▸ Texte de la page
***

La baisse des taxes sur le carburant est de nouveau sur la table face à la flambée des prix à la pompe. Evidente sur le papier, cette mesure pose cependant de nombreuses questions.

Les cours du pétrole s'envolent et, pour les automobilistes, cela se traduit par un plein toujours plus cher. Alors que ces derniers semblent résignés devant la hausse vertigineuse des prix à la pompe, de nombreuses voix s’élèvent pour demander une baisse des taxes.

"Il serait très simple de mettre [la TVA, ndlr] à 5,5% ce qui permettrait de réduire de 10 centimes d’un seul coup le coût pour les automobilistes, demande ce mercredi sur BFMTV Daniel Quero, président de l’association 40 millions d’automobilistes. Le gouvernement devrait prendre cette mesure très simple et très rapide".

Une proposition également faite aussi bien par la candidate socialiste à l'élection présidentielle Anne Hidalgo que par celle du Rassemblement national Marine Le Pen.

***

▸ Données fournies
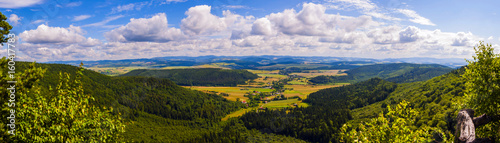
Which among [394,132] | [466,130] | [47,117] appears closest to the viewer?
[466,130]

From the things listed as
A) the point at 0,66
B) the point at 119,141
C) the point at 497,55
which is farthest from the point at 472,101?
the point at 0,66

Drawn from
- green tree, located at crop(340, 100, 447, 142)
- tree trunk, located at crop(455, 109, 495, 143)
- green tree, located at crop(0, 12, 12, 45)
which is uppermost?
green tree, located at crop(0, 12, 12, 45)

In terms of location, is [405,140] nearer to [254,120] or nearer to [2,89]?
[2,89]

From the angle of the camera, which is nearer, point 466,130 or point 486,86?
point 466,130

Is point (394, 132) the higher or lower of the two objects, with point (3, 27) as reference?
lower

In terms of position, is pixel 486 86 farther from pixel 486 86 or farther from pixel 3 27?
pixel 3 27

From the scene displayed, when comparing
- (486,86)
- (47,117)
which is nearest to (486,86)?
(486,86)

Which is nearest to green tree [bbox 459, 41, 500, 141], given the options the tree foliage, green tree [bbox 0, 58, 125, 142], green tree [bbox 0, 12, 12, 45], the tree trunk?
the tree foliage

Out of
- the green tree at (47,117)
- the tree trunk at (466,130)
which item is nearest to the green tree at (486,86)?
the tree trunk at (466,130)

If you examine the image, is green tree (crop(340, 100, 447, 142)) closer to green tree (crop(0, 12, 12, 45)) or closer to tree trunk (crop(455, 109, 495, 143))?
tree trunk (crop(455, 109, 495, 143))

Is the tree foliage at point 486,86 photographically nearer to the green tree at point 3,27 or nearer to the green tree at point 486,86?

***

▸ Consigne
Rédigez la suite de l'article sur la baisse des taxes sur le carburant, à partir de sa dernière phrase.

▸ Réponse
Dix centimes de baisse, cinq milliards d'euros

Sauf qu’à quelques rares exceptions, à chaque fois que cette proposition de baisse de la TVA ou de la taxe intérieure de consommation sur les produits énergétiques (TICPE), revient lors des pics de prix à la pompe, l’idée finit par être invariablement retoquée. Comme ce mercredi où le ministre de l’Economie Bruno Le Maire l’a une nouvelle fois écartée.

Les taxes représentent indéniablement une part considérable du prix d'un plein. Sur un litre de sans–plomb 95, 57,1% du montant payé par le consommateur relève des taxes. "La plus grosse charge, relève de la TICPE, qui va 60 à 70 centimes selon les carburants, la taxe sur laquelle on rajoute une TVA, une TVA à 20%", détaille Francis Pousse, président de la branche carburant du Conseil Nationale des professions de l’Automobile (CNPA).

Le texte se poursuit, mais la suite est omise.